Klostertage in Ihlow mit Mittelalter-Sound

Ihlow. Wie in jedem Jahr laden die Klostertage im Juli an die Stätte, an der einst das „Monasterium Sanctae Mariae in Schola Dei“ mitten im Ihlower Wald lag. Nun steht an der Stelle eine sogenannte Imagination – und darum herum wird sich am 6. und 7. Juli jeweils zwischen 11 und 18 Uhr ein lebhaftes Treiben breit machen.

Freuen sich auf viele Gäste: Irmgard Reuter, Dagmar Brüdigam, Anna Buttjer, Heinz Seegers und Bernd Buttjer im Klosterladen, der mit vielen Geschenkideen bestückt ist. Bilder: Wolfgang Mauersberger

Klosterkonditorin Irmgard Reuter empfiehlt dazu „Sommer-Klostertorte“, der Klosterbäcker bereitet Steinofenbrote zu. Klostervereinsmitglieder Anna Buttjer und Dagmar Brüdigam halten in ihrem Laden viele Sonderangebote vor. Heinz Seegers bringt Gäste, die den langen Fußweg vom Parkplatz zur Klosterstätte scheuen, mit dem Klostermobil ökologisch korrekt an Ort und Stelle. Die Telefonnummer, mit der sich das Mobil rufen lässt, ist an der Schranke zum Fußweg ablesbar.

Mehr als 30 Kunsthandwerker haben die neuen Marktmeisterinnen Lena Münch und Jessica Wolter eingeladen. Stände betreiben dabei auch die Jägerschaft, der Förster, der Waldkindergarten, eine Töpferin und viele andere.

Für Blumenfreunde werden wieder Stauden vorgehalten. Zweimal pro Tag gibt es Führungen über die Klosterstätte. Am Sonnabend um 11 Uhr wird in der Lindenstube eine Foto-Ausstellung eröffnet. Die Fotogruppe der Naturforschenden Gesellschaft zu Emden lädt ein zum „Bäume bestaunen“. Die Ausstellung ist anschließend noch bin zum 29. September vor Ort zu sehen.

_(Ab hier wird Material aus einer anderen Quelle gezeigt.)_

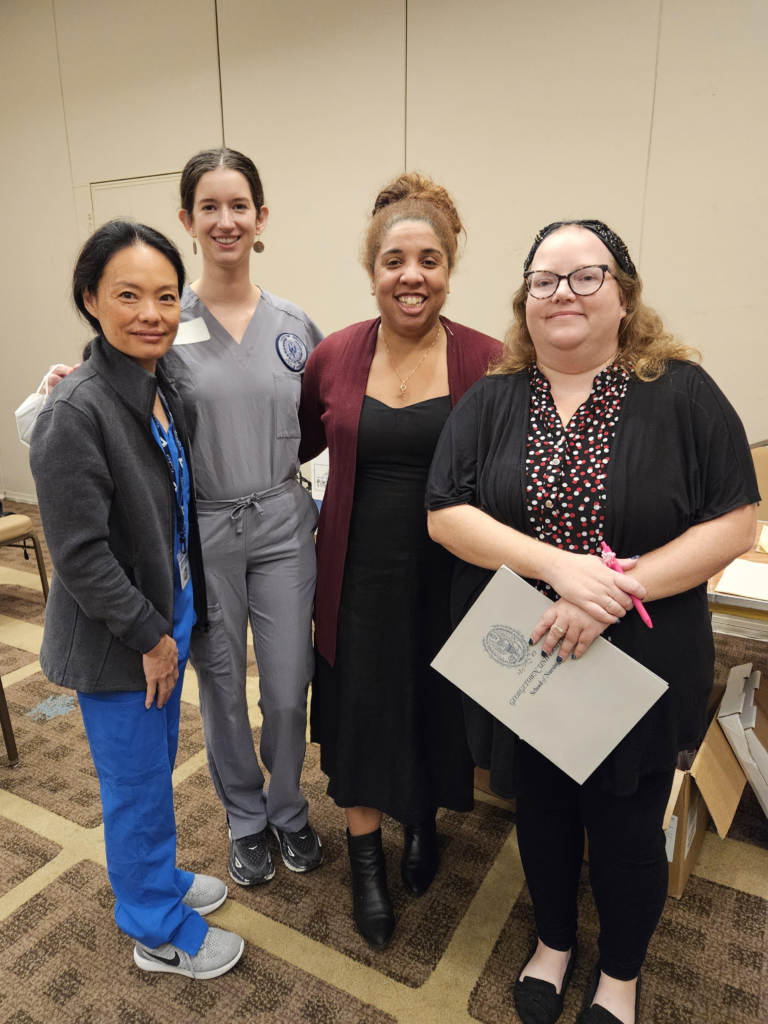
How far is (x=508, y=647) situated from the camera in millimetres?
1120

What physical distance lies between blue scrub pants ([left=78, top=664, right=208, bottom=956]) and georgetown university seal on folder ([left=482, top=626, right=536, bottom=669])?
643 mm

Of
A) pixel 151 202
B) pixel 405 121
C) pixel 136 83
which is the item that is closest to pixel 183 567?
pixel 405 121

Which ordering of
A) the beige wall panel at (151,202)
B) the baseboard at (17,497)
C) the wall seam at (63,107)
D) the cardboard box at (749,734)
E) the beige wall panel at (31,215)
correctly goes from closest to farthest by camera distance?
the cardboard box at (749,734), the beige wall panel at (151,202), the wall seam at (63,107), the beige wall panel at (31,215), the baseboard at (17,497)

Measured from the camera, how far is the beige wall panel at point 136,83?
4.09m

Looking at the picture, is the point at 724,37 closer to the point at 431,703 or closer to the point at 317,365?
the point at 317,365

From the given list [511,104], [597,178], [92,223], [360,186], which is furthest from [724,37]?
[92,223]

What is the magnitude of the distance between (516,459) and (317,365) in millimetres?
642

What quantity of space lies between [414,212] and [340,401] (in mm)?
419

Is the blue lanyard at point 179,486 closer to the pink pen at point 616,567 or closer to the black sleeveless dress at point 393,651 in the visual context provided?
the black sleeveless dress at point 393,651

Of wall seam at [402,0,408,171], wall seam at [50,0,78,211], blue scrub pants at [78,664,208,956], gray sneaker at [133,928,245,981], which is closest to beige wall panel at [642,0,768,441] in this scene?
wall seam at [402,0,408,171]

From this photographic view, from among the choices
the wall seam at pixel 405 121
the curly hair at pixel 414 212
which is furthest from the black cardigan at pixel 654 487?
the wall seam at pixel 405 121

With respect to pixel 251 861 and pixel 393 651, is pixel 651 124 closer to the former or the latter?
pixel 393 651

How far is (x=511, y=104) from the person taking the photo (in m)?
3.22

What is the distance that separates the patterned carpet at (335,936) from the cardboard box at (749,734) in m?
0.23
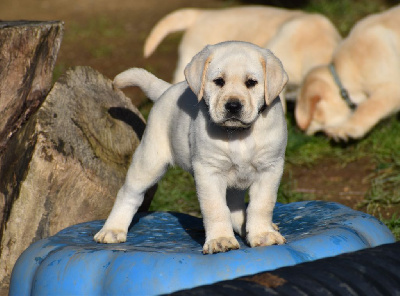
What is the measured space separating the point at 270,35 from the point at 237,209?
13.4ft

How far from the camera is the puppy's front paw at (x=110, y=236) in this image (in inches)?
143

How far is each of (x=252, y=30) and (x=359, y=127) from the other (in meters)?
1.80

Die „Waldfreunde“, eine Gruppe von Klosterfreunden mit speziellem Interesse an der umliegenden Natur, bietet am Sonntag von 14 bis 17 Uhr Kinderspiele mit Naturmaterialien an. Ebenfalls am Sonntag gibt es um 14.30 Uhr ein Konzert mit der „Schnurrpfeyfferey“, einem Trio aus Mitgliedern des ostfriesischen Barockorchesters „Le Chardon“, das sich der Musik des Mittelalters und der Renaissance verschrieben hat. „Musik zur Zeit der Häuptlinge“ steht auf dem Programm.

Immer aktiv: Bernd Buttjer, „Vater“ der Klosterimagination

Da die Quellenlage zu dieser speziellen Musik für Ostfriesland „eher spärlich“ sei, greife das Trio auf Melodien zurück, die zu jener Zeit in ganz Europa verbreitet waren, sagt Bernd Buttjer, Vorsitzender des Klostervereins. „Es ist sehr wahrscheinlich, dass diese Musik den Weg nach Ostfriesland fand.“ Buttjer sieht dies vor dem Hintergrund, dass die Klöster untereinander vernetzt waren, dass es weitreichende Handelskontakte gab und dass weite Reisen durch Europa durchaus keine Seltenheit waren.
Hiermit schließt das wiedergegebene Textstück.